◆ **Exercise goal**:
Can you copy each of the following lines word for word, with nothing altered or left out?

— start —

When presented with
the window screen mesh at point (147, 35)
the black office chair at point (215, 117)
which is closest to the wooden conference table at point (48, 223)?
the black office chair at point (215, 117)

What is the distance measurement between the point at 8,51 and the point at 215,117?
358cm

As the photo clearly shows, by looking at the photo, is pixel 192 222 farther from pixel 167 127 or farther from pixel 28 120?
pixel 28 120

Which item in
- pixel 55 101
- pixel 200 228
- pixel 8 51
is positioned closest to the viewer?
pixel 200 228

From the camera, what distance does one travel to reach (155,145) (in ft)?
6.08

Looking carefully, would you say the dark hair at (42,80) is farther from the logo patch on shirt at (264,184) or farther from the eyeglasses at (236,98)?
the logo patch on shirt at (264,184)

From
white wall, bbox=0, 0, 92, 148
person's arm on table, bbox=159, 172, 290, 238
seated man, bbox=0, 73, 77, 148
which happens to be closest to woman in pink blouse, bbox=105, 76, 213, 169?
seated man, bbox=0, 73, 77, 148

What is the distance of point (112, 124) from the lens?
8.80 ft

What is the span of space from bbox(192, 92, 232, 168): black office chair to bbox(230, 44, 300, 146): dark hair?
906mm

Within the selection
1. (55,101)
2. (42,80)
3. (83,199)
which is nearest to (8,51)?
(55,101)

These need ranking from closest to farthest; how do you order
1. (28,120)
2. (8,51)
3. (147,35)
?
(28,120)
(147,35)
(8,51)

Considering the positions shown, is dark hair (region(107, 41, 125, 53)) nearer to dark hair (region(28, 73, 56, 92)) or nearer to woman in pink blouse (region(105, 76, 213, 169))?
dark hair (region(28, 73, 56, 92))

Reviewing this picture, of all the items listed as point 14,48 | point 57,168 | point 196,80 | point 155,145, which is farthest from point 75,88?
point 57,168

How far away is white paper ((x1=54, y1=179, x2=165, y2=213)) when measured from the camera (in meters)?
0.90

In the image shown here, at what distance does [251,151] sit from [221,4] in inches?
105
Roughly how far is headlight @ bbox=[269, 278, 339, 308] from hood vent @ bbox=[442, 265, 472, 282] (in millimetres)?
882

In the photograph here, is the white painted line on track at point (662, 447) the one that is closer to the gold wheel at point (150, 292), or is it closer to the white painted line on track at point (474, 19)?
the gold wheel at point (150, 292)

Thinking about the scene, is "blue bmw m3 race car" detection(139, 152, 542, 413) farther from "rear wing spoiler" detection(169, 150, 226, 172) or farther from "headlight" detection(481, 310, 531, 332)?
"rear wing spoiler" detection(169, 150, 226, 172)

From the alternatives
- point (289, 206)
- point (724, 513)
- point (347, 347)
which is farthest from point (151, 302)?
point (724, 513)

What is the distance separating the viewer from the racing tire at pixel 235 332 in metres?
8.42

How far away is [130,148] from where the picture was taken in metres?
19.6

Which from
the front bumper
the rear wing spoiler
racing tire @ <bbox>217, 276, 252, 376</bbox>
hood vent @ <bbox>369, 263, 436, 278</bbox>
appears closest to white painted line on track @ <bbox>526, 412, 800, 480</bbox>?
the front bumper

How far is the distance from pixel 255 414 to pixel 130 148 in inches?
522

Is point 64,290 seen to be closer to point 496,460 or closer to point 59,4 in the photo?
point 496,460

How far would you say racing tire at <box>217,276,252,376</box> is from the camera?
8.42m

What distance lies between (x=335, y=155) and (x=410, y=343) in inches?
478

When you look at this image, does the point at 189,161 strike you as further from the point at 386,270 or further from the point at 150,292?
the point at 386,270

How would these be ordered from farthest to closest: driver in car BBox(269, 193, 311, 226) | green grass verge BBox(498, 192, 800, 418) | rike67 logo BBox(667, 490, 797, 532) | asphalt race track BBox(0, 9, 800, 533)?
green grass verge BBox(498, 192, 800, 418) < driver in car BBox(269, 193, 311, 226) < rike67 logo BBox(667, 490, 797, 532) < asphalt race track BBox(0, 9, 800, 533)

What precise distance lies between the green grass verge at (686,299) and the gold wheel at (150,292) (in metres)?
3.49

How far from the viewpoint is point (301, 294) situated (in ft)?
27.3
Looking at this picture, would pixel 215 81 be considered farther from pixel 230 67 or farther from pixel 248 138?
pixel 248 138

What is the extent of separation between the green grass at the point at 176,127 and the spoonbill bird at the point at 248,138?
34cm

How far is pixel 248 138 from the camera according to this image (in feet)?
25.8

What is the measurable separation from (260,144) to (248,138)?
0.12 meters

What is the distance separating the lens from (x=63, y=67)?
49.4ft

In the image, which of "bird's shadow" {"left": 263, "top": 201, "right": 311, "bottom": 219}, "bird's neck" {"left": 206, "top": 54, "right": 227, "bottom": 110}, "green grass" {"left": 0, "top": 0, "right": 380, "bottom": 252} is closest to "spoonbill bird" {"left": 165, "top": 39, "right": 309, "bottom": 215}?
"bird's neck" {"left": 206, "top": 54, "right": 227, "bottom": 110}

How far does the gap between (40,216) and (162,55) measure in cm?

— end —

◆ **Written solution**:
When presented with
the window screen mesh at point (147, 35)
the black office chair at point (215, 117)
which is closest to the wooden conference table at point (48, 223)?
the black office chair at point (215, 117)

What is the distance measurement between the point at 8,51 and the point at 215,117?
358cm

As the photo clearly shows, by looking at the photo, is pixel 192 222 farther from pixel 167 127 or farther from pixel 28 120?
pixel 28 120

Which item in
- pixel 55 101
- pixel 200 228
- pixel 8 51
is positioned closest to the viewer?
pixel 200 228

From the camera, what distance does one travel to reach (155,145) (in ft)?
6.08

Looking carefully, would you say the dark hair at (42,80) is farther from the logo patch on shirt at (264,184) or farther from the eyeglasses at (236,98)?
the logo patch on shirt at (264,184)

From
white wall, bbox=0, 0, 92, 148
person's arm on table, bbox=159, 172, 290, 238
seated man, bbox=0, 73, 77, 148
which happens to be closest to woman in pink blouse, bbox=105, 76, 213, 169?
seated man, bbox=0, 73, 77, 148

What is the distance of point (112, 124) from the lens?
8.80 ft

What is the span of space from bbox(192, 92, 232, 168): black office chair to bbox(230, 44, 300, 146): dark hair?
906mm

Within the selection
1. (55,101)
2. (42,80)
3. (83,199)
which is nearest to (8,51)?
(55,101)

These need ranking from closest to farthest; how do you order
1. (28,120)
2. (8,51)
3. (147,35)
?
(28,120)
(147,35)
(8,51)

Considering the positions shown, is dark hair (region(107, 41, 125, 53)) nearer to dark hair (region(28, 73, 56, 92)) or nearer to woman in pink blouse (region(105, 76, 213, 169))?
dark hair (region(28, 73, 56, 92))

Reviewing this picture, of all the items listed as point 14,48 | point 57,168 | point 196,80 | point 155,145, which is farthest from point 75,88?
point 57,168

How far away is white paper ((x1=54, y1=179, x2=165, y2=213)) when measured from the camera (in meters)?
0.90

In the image shown here, at what distance does [251,151] sit from [221,4] in inches?
105
Roughly how far is headlight @ bbox=[269, 278, 339, 308] from hood vent @ bbox=[442, 265, 472, 282] (in millimetres)?
882

In the photograph here, is the white painted line on track at point (662, 447) the one that is closer to the gold wheel at point (150, 292), or is it closer to the white painted line on track at point (474, 19)?
the gold wheel at point (150, 292)

Thinking about the scene, is "blue bmw m3 race car" detection(139, 152, 542, 413) farther from "rear wing spoiler" detection(169, 150, 226, 172) or farther from "headlight" detection(481, 310, 531, 332)?
"rear wing spoiler" detection(169, 150, 226, 172)

From the alternatives
- point (289, 206)
- point (724, 513)
- point (347, 347)
which is farthest from point (151, 302)?
point (724, 513)

What is the distance separating the viewer from the racing tire at pixel 235 332 in metres?
8.42

How far away is [130,148] from where the picture was taken in metres?
19.6

Which from
the front bumper
the rear wing spoiler
racing tire @ <bbox>217, 276, 252, 376</bbox>
hood vent @ <bbox>369, 263, 436, 278</bbox>
appears closest to white painted line on track @ <bbox>526, 412, 800, 480</bbox>?
the front bumper

How far is the distance from pixel 255 414 to pixel 130 148 in inches?
522

Is point 64,290 seen to be closer to point 496,460 or closer to point 59,4 in the photo?
point 496,460

How far would you say racing tire at <box>217,276,252,376</box> is from the camera?
8.42m

What distance lies between (x=335, y=155) and (x=410, y=343) in inches?
478

When you look at this image, does the point at 189,161 strike you as further from the point at 386,270 or further from the point at 150,292?
the point at 386,270

How would these be ordered from farthest to closest: driver in car BBox(269, 193, 311, 226) | green grass verge BBox(498, 192, 800, 418) | rike67 logo BBox(667, 490, 797, 532) | asphalt race track BBox(0, 9, 800, 533)?
green grass verge BBox(498, 192, 800, 418) < driver in car BBox(269, 193, 311, 226) < rike67 logo BBox(667, 490, 797, 532) < asphalt race track BBox(0, 9, 800, 533)

What precise distance lies between the green grass verge at (686,299) and the gold wheel at (150,292) (in metres)?
3.49

How far from the viewpoint is point (301, 294) situated (in ft)?
27.3
Looking at this picture, would pixel 215 81 be considered farther from pixel 230 67 or farther from pixel 248 138?
pixel 248 138

What is the extent of separation between the green grass at the point at 176,127 and the spoonbill bird at the point at 248,138?
34cm

How far is pixel 248 138 from the camera according to this image (in feet)?
25.8

What is the measurable separation from (260,144) to (248,138)?
0.12 meters

What is the distance separating the lens from (x=63, y=67)?
49.4ft

In the image, which of "bird's shadow" {"left": 263, "top": 201, "right": 311, "bottom": 219}, "bird's neck" {"left": 206, "top": 54, "right": 227, "bottom": 110}, "green grass" {"left": 0, "top": 0, "right": 380, "bottom": 252} is closest to "spoonbill bird" {"left": 165, "top": 39, "right": 309, "bottom": 215}?
"bird's neck" {"left": 206, "top": 54, "right": 227, "bottom": 110}

How far does the gap between (40,216) and (162,55) measure in cm?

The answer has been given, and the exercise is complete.